QUANTUM PHYSICS

Phenoscience Laboratories conducts a research program on the foundations of quantum mechanics. The current focus is emerging concepts such as nonlocal information, effective non-signalling, experimenter free will, quantum complexity, and quantum causality, as applied in the search of a possible ontology for quantum mechanics. Phenoscience Laboratories is a regular co-organizer of the Emergent Quantum Mechanics (EmQM) symposium series since 2013 (EmQM17). For the contributions of Phenoscience Laboratories to the EmQM symposium series see also EDITED VOLUMES and VIDEO MEDIA. In this effort, Phenoscience Laboratories has developed a close collaboration with Dr. Gerhard Grössing at the Austrian Institute for Nonlinear Studies (AINS).

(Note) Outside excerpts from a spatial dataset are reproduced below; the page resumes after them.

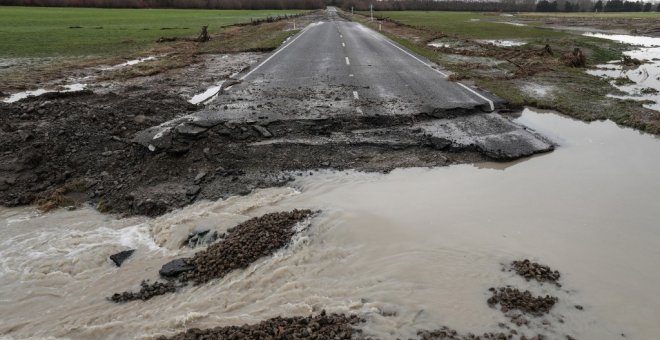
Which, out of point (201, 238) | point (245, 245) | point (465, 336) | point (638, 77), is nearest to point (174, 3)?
point (638, 77)

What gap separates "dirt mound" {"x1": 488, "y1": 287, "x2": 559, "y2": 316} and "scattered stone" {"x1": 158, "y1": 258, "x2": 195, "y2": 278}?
380cm

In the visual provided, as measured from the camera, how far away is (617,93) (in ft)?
49.0

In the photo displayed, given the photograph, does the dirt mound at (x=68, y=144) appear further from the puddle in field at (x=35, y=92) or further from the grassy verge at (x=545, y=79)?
the grassy verge at (x=545, y=79)

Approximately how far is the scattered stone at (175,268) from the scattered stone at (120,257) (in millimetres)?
657

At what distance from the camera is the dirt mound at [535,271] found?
5.61 meters

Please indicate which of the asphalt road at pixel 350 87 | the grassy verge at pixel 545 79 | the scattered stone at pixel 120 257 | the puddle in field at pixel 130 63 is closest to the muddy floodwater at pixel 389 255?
the scattered stone at pixel 120 257

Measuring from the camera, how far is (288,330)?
15.3 ft

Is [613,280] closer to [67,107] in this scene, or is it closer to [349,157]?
[349,157]

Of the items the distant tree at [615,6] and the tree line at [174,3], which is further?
the distant tree at [615,6]

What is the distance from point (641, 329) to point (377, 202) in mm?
4017

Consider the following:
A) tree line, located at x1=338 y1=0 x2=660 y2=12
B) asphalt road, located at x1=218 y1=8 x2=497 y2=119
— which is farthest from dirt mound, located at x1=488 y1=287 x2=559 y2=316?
tree line, located at x1=338 y1=0 x2=660 y2=12

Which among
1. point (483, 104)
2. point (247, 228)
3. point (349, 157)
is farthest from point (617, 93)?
point (247, 228)

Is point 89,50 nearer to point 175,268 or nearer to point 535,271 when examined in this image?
point 175,268

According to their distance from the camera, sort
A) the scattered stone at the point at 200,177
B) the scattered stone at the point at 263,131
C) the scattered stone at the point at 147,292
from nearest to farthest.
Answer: the scattered stone at the point at 147,292
the scattered stone at the point at 200,177
the scattered stone at the point at 263,131
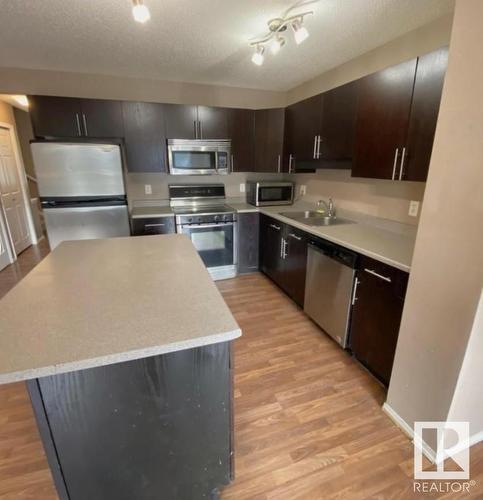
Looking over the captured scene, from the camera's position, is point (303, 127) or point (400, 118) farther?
point (303, 127)

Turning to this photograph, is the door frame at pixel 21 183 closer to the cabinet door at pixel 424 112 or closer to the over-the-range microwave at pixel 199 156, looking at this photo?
the over-the-range microwave at pixel 199 156

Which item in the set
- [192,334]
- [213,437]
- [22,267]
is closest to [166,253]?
[192,334]

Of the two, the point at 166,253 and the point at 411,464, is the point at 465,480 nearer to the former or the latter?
the point at 411,464

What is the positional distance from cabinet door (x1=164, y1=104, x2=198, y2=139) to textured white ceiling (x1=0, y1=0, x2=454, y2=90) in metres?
0.37

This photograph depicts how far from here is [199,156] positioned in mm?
3289

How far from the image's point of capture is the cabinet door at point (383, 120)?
1724 millimetres

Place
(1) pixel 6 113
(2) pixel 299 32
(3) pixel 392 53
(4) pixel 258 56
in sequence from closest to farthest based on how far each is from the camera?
1. (2) pixel 299 32
2. (4) pixel 258 56
3. (3) pixel 392 53
4. (1) pixel 6 113

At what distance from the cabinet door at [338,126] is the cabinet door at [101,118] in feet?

This program is sponsored in large part by the Fetzer Franklin Fund (FFF) of the John E. Fetzer Memorial Trust.

Nonlocal Information, Quantum Causality, and Non-signalling

Walleczek, J. and Grössing, G. (2016a) Nonlocal Quantum Information Transfer Without Superluminal Signalling and Communication. Found. Phys. 46, 1208–1228. Read more

Synopsis: A definition of an effective non-signalling theorem is introduced that can cope with the challenge of accounting for EPR-type nonlocal correlations in ontological or emergent quantum mechanics. In defining the role of the experimenter agent, a distinction between type-1 and type-2 processes is drawn, whereby only the type-1 process entails a degree of (free-willed) agent control in selecting measurement settings. It is found that the presence of type-1 processes (e.g., Shannon signalling) is necessary for the communication of a message between two agents; however, the presence of type-2 processes (e.g., non-Shannon signalling) is entirely sufficient for (random) information transfers between any two locations in nature in the absence of meaningful communication. It is highly problematic that the orthodox view of quantum mechanics still ignores the essential differences between type-1 and type-2 processes in interpreting the non-signalling theorem. This neglect frequently leads to false conclusions regarding the (im)possibility of ontological quantum mechanics, such as of de Broglie-Bohm theory.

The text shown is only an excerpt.